The primary legislation that governs guarantees in Qatar is the Civil Code. While other contracts may be concluded verbally, guarantees must be concluded in writing. For a guarantee to be valid under the laws of Qatar, reference should be made to the underlying debt being guaranteed. In other words, the guarantor must guarantee a specific debt. Notwithstanding this, a guarantor may guarantee future and unspecified obligations of a debtor, provided that the maximum amount being guaranteed and the maximum duration of the guarantee are specified in the guarantee document.
Where a future obligation is being guaranteed and there is no specification of either the upper limit of the guarantor’s exposure or the time limit on the length of the guarantee, the guarantor may withdraw the guarantee. Under article 824 of the Civil Code the creditor must first exhaust its remedies against the primary obligor before taking enforcement measures against the guarantor. However, article 824 would not apply if the primary obligor and the debtor are said to be jointly liable for the debt.

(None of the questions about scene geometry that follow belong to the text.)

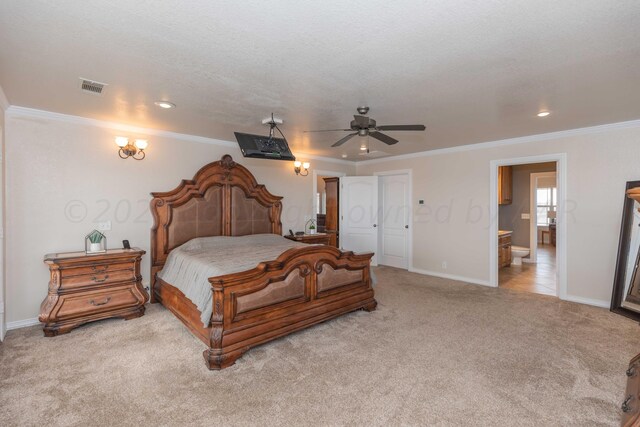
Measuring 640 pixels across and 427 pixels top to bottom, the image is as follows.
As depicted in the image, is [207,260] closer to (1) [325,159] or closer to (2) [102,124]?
(2) [102,124]

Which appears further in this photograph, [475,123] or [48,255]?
[475,123]

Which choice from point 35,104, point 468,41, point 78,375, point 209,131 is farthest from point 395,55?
point 35,104

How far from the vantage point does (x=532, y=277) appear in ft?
18.6

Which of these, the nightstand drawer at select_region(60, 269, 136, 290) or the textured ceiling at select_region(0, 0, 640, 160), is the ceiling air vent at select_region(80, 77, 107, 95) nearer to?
the textured ceiling at select_region(0, 0, 640, 160)

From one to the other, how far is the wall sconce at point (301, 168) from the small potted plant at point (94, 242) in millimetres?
3302

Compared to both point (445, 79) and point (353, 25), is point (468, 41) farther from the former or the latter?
point (353, 25)

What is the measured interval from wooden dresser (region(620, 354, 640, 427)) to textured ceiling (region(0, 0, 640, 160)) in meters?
2.03

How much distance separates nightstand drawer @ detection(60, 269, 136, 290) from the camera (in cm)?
325

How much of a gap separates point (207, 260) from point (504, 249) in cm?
609

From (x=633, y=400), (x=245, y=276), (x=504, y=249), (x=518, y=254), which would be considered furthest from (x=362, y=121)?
(x=518, y=254)

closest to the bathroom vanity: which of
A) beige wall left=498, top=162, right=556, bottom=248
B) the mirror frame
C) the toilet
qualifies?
the toilet

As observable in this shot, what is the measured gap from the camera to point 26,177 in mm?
3406

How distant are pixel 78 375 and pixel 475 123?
4.90 m

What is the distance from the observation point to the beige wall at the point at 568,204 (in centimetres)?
394
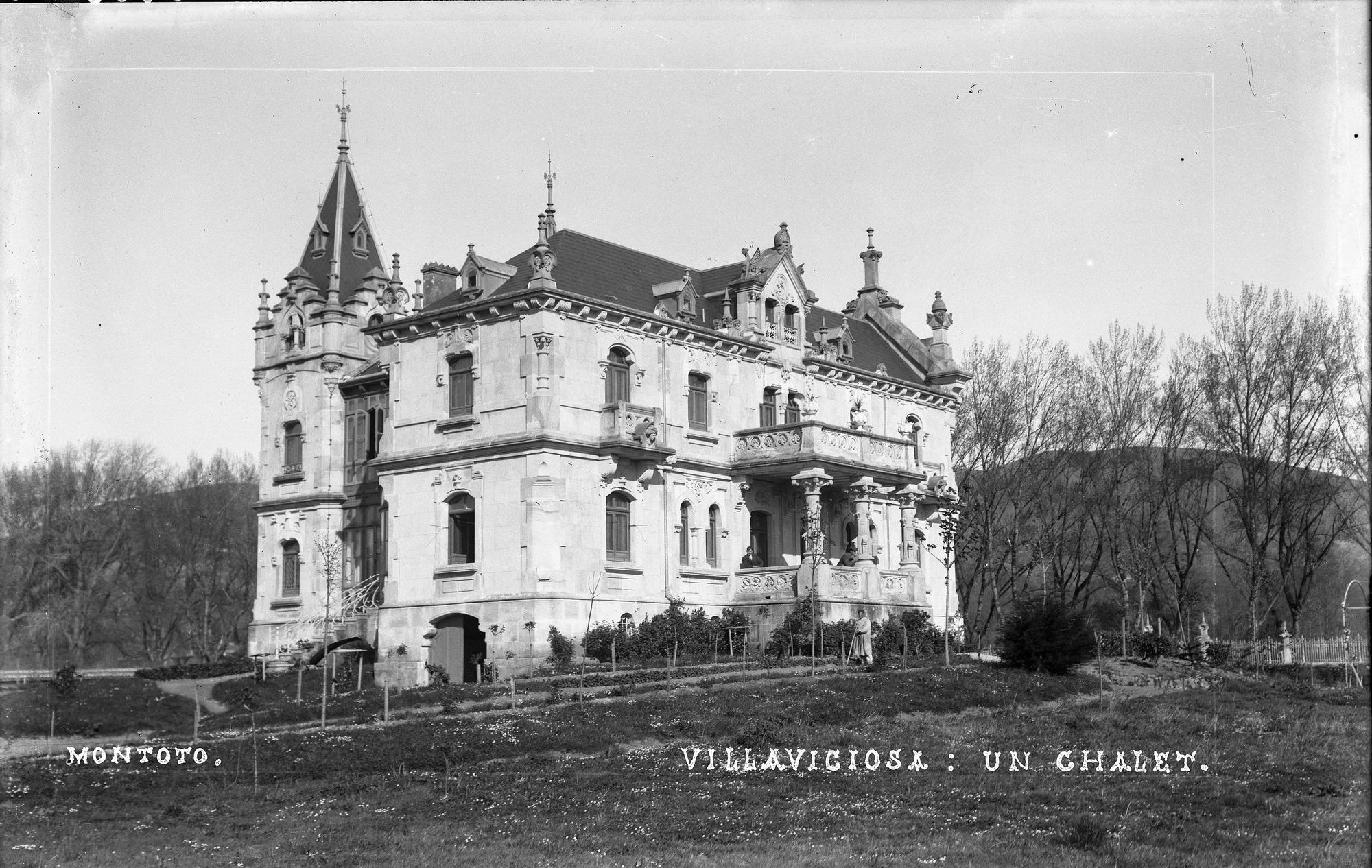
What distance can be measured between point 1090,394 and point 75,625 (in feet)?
154

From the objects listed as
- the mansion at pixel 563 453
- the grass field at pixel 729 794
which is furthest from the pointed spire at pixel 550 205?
the grass field at pixel 729 794

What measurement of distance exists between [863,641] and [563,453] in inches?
371

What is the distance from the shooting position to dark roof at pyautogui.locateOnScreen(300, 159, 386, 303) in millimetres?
52531

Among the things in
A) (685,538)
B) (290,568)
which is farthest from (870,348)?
(290,568)

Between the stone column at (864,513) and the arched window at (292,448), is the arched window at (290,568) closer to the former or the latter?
the arched window at (292,448)

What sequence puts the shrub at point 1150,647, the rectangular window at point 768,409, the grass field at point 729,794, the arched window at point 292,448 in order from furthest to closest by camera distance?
the arched window at point 292,448 → the rectangular window at point 768,409 → the shrub at point 1150,647 → the grass field at point 729,794

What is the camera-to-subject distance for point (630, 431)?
131 ft

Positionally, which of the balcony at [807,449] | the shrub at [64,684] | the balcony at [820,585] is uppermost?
the balcony at [807,449]

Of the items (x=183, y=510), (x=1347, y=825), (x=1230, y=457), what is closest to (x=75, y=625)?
(x=183, y=510)

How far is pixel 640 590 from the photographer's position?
4019 cm

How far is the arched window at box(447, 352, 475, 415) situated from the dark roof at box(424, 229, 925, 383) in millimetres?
1553

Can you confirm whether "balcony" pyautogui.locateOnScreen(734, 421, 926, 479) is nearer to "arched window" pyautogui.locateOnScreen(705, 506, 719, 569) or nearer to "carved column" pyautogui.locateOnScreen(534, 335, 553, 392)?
"arched window" pyautogui.locateOnScreen(705, 506, 719, 569)

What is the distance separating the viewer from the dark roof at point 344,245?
5253 cm

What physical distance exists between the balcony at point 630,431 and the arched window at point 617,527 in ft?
4.23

Pursuant to the Civil Code, a guarantee must state a maximum time-frame for the obligations of the guarantor. However, there is no reference in either the Civil Code or the Commercial Code as to a limit on the guaranteed amount. Therefore, the concept of a so-called all monies guarantee is not prohibited under Qatari law, provided that a maximum duration and an amount for the guarantee are stated in the guarantee.
Demands under a guarantee must be made in writing. Where the primary obligor has defaulted on its obligations and the guarantor notifies (or warns) the lender that such a default has occurred, the lender has six months from the date of notification to commence enforcement proceedings.
The Civil Code provides, inter alia, in relation to contracts of guarantee that:
There is no general concept of corporate benefit under Qatari Law. However, under the Commercial Code, the board of directors must act in the company’s best interests when determining if a guarantee should be provided. The board of directors must also act lawfully and may not misuse its power. This article was first published in the April 2016 issue of IFLR Magazine.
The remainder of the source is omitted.